See the caveats in the documentation: https://pandas.pydata.org/pandas-docs/stable/user_guide/indexing.html#returning-a-view-versus-a-copy
  filtered_sales_data['product_name'] = filtered_sales_data['product_id'].map(product_mapping)


In [6]:
df_agg = filtered_sales_data.groupby(['product_name','transaction_date']).sum()['quantity'].reset_index()
dfs = []
products = (df_agg['product_name'].unique()).tolist()
for product in products:
    temp = df_agg[df_agg['product_name'] == product]
    dfs.append(temp)


In [7]:
#SIMULATION

# Function to calculate weekly seasonality pattern for a given dataframe
def calculate_weekly_pattern(df):
    data = df.copy()
    data['transaction_date'] = pd.to_datetime(data['transaction_date'])
    data['day_of_week'] = data['transaction_date'].dt.dayofweek
    weekly_pattern = data.groupby('day_of_week')['quantity'].mean()
    
    # Normalize the pattern to make the average across the week equal to 1
    weekly_pattern = weekly_pattern / weekly_pattern.mean()
    
    return weekly_pattern.tolist()

def simulate_sales_data(df, base_sales=50, growth_factor=1.5, randomness_scale=0.15, spike_probability=0.1, spike_scale=0.32):
    data = df.copy()  # Work with a copy to avoid modifying the original DataFrame
    
    # Convert 'transaction_date' to datetime
    data['transaction_date'] = pd.to_datetime(data['transaction_date'])
    
    # Calculate the actual weekly seasonality pattern from the original data
    weekly_pattern = calculate_weekly_pattern(data)
    
    # Generate dates for the next 6 months
    last_date = data['transaction_date'].max()
    dates = pd.date_range(start=last_date + timedelta(days=1), periods=6*30, freq='D')
    
    # Prepare a dataframe for simulated data
    simulated_data = pd.DataFrame({'transaction_date': dates})
    
    # Extend the actual weekly pattern across our date range
    seasonal_multipliers = np.tile(weekly_pattern, len(dates) // 7 + 1)[:len(dates)]

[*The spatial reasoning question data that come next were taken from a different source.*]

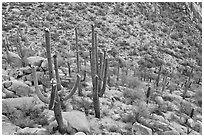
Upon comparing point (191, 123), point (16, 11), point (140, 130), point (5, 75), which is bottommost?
point (191, 123)

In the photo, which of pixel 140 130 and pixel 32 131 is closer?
pixel 32 131

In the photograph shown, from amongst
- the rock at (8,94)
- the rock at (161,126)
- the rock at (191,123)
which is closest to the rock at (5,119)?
the rock at (8,94)

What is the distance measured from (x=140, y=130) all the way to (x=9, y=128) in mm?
3163

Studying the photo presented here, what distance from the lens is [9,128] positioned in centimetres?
464

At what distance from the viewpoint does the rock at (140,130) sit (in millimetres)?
5305

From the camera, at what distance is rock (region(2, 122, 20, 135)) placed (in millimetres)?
4535

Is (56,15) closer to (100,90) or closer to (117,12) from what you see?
(117,12)

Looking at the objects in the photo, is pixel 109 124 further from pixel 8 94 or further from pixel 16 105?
pixel 8 94

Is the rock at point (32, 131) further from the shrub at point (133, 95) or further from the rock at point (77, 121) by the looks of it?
the shrub at point (133, 95)

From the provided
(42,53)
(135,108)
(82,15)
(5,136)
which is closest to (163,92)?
(135,108)

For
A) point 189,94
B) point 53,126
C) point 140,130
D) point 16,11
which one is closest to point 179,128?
point 140,130

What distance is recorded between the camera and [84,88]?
7273 mm

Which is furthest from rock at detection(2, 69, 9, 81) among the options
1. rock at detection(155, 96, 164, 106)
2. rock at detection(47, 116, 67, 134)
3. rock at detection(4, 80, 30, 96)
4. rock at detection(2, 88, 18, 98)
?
rock at detection(155, 96, 164, 106)

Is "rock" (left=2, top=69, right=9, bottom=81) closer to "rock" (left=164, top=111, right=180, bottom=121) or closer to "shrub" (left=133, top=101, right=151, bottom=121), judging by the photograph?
"shrub" (left=133, top=101, right=151, bottom=121)
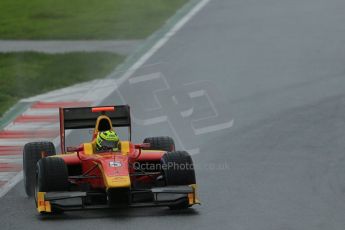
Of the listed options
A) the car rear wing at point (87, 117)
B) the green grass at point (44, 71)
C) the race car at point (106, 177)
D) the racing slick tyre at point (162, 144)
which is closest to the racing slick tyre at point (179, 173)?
the race car at point (106, 177)

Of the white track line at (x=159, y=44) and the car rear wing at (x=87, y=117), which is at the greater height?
the white track line at (x=159, y=44)

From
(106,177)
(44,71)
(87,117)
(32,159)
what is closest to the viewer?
(106,177)

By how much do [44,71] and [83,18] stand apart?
6534 mm

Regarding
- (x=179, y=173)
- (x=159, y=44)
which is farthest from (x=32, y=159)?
(x=159, y=44)

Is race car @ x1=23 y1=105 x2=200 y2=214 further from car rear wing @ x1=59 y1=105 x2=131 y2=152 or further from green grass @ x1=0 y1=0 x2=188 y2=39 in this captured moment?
green grass @ x1=0 y1=0 x2=188 y2=39

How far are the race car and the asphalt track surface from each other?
0.17m

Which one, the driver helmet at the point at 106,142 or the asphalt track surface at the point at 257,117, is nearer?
the asphalt track surface at the point at 257,117

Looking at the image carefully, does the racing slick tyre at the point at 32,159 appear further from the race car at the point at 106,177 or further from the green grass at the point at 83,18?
the green grass at the point at 83,18

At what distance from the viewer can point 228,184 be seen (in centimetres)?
1614

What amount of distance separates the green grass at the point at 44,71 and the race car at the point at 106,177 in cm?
658

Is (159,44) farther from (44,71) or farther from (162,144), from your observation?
(162,144)

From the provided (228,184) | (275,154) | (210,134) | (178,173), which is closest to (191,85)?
(210,134)

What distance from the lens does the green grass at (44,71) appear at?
913 inches

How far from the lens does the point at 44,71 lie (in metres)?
24.8
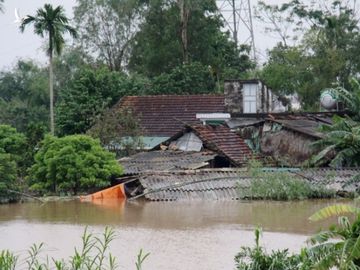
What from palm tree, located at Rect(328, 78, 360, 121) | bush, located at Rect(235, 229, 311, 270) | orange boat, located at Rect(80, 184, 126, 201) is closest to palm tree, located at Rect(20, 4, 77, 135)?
orange boat, located at Rect(80, 184, 126, 201)

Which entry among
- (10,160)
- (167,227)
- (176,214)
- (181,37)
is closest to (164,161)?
(10,160)

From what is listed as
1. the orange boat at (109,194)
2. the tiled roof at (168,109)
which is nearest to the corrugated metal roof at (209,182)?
the orange boat at (109,194)

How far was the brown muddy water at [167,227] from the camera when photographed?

    # Apply a linear growth trend across the 6 months
    linear_growth_trend = np.linspace(1, growth_factor, len(dates))
    
    # Combine base sales, seasonal pattern, and linear growth trend
    simulated_sales = base_sales * seasonal_multipliers * linear_growth_trend
    
    # Add day-to-day random fluctuations
    daily_fluctuation = np.random.normal(1, randomness_scale, len(dates))
    simulated_sales *= daily_fluctuation
    
    # Introduce random spikes or drops in sales
    for i in range(len(simulated_sales)):
        if random.random() < spike_probability:  # Chance of a random spike/drop occurring
            simulated_sales[i] *= np.random.normal(1, spike_scale)
    
    # Add simulated sales to the dataframe
    simulated_data['quantity'] = simulated_sales
    simulated_data['quantity'] = simulated_data['quantity'].round().astype(int)
    
    return simulated_data  # Return the simulated DataFrame

# Example usage with an existing dataframe to simulate additional data
simulated_dfs = [simulate_sales_data(df) for df in dfs]


In [8]:
# Iterate over the list of dataframes and their corresponding product IDs
output_dir = r'C:\Users\Agishan\OneDrive - University of Waterloo\Getrid\334\Final\SimulatedOrders'

for df, products in zip(simulated_dfs, products):
    # Define the path for the CSV file
    file_path = os.path.join(output_dir, f'simulated_orders_{products}.csv')
    
    # Save the DataFrame to a CSV file
    df.to_csv(file_path, index=False)
        
    print(f"All files have been saved in the '{output_dir}' directory.")

All files have been saved in the 'C:\Users\Agishan\OneDrive - University of Waterloo\Getrid\334\Final\SimulatedOrders' directory.
All files have been saved in the 'C:\Users\Agishan\OneDrive - University of Waterloo\Getrid\334\Final\SimulatedOrders' directory.
All files have been saved in the 'C:\Users\Agishan\OneDrive - University of Waterloo\Getrid\334\Final\SimulatedOrders' directory.
All files have been saved in the 'C:\Users\Agishan\OneDrive - University of Waterloo\Getrid\334\Final\SimulatedOrders' directory.
All files have been saved in the 'C:\Users\Agishan\OneDrive - University of Waterloo\Getrid\334\Final\SimulatedOrders' directory.